## Material shown
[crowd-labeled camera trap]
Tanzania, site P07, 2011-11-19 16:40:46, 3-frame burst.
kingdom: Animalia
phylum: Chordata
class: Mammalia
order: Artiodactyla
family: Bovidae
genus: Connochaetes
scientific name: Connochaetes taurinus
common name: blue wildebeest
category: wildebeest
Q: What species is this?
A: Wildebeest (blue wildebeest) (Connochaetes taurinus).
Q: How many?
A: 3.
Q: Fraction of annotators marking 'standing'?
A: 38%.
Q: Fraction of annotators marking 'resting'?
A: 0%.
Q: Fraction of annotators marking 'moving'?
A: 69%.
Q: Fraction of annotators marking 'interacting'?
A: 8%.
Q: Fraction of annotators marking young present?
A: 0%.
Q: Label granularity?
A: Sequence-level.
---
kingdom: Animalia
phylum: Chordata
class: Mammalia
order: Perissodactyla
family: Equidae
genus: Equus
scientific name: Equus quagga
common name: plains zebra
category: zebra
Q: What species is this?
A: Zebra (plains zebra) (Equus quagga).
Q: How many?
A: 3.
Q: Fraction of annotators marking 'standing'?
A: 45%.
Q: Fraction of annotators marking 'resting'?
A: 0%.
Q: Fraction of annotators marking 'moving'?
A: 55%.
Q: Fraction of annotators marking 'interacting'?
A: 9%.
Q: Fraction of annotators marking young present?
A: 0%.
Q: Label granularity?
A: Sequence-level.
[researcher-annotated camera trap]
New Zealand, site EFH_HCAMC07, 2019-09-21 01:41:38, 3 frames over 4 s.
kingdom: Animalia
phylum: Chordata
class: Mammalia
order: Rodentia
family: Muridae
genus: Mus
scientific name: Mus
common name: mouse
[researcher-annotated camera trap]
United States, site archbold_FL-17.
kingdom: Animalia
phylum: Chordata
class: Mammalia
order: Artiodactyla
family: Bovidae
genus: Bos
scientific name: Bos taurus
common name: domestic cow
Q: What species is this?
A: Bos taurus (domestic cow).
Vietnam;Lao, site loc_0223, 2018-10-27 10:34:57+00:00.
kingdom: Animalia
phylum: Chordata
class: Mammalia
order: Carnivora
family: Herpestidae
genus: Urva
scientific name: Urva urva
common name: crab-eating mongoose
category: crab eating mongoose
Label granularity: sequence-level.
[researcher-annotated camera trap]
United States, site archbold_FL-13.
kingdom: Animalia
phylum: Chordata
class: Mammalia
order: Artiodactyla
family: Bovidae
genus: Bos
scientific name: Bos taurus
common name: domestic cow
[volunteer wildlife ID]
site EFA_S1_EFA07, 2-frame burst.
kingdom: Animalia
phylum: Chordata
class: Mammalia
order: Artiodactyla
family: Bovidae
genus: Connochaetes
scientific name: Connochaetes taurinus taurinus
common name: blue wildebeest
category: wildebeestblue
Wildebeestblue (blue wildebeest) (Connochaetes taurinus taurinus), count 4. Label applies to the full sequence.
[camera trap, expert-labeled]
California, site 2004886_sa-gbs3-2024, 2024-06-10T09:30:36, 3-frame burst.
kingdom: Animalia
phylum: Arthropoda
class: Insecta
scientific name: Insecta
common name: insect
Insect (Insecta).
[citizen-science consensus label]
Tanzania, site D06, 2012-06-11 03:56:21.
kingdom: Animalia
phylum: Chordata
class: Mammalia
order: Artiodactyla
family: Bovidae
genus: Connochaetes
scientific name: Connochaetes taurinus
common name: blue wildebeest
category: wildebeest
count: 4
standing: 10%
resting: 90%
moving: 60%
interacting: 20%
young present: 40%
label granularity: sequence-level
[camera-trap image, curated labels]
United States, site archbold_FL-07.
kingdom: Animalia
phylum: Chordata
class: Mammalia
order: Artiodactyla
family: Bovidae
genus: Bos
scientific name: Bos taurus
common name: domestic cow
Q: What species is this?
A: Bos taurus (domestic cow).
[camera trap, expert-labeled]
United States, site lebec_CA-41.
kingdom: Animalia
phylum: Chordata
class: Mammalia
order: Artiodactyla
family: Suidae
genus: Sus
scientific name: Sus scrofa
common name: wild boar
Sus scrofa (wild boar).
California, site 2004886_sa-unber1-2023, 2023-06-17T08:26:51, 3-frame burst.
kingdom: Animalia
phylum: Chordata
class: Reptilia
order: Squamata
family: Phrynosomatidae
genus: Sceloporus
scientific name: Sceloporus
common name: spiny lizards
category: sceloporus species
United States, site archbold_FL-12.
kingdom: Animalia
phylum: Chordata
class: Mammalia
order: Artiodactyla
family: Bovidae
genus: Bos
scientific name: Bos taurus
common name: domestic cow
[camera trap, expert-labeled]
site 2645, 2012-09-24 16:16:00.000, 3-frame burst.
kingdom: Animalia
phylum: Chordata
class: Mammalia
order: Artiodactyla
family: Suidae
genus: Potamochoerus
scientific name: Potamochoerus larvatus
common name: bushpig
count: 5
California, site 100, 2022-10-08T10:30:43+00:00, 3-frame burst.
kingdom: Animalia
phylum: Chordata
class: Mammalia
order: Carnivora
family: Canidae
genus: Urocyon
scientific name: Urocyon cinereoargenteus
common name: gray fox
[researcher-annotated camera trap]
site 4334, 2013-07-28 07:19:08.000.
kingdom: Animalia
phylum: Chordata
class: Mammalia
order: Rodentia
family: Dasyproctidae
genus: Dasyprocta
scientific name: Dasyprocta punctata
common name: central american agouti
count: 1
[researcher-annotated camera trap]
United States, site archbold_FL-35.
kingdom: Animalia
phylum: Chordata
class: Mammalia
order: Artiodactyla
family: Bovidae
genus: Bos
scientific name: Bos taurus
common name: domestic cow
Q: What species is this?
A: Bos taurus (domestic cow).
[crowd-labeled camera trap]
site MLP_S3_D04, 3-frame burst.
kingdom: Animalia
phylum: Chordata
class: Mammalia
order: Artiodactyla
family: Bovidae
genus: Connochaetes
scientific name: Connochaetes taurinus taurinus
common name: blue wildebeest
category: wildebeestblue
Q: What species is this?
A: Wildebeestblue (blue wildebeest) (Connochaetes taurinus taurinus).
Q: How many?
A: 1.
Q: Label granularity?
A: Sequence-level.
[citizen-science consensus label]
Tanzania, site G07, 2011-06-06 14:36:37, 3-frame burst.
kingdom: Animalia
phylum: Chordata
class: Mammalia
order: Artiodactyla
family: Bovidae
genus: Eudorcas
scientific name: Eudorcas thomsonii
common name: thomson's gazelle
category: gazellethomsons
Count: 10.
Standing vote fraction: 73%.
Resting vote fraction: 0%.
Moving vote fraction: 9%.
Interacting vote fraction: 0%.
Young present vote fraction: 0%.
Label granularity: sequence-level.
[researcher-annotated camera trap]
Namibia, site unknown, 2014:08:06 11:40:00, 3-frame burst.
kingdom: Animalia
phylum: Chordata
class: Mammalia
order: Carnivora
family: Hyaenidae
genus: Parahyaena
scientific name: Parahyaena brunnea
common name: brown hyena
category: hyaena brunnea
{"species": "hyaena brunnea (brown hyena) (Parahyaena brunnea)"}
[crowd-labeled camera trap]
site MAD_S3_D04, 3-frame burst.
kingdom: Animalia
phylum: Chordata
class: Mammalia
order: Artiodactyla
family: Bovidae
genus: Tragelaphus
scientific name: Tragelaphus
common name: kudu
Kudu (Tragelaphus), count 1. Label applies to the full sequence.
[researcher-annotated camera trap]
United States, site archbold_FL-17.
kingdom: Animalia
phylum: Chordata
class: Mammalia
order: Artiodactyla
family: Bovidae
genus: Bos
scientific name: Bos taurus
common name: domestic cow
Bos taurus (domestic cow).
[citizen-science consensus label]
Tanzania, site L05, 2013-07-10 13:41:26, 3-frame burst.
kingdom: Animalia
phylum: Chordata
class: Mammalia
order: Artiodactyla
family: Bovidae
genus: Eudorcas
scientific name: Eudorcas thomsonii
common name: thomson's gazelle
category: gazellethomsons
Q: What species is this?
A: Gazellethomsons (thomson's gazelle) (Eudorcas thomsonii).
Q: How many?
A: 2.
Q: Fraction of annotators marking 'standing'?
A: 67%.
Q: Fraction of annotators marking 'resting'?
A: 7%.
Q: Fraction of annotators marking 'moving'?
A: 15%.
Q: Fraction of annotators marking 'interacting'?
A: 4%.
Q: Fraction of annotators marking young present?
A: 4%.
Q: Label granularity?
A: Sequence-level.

## Exercise
From the listing above, copy every line where the string "United" is found.

## Problem solution
United States, site archbold_FL-17.
United States, site archbold_FL-13.
United States, site archbold_FL-07.
United States, site lebec_CA-41.
United States, site archbold_FL-12.
United States, site archbold_FL-35.
United States, site archbold_FL-17.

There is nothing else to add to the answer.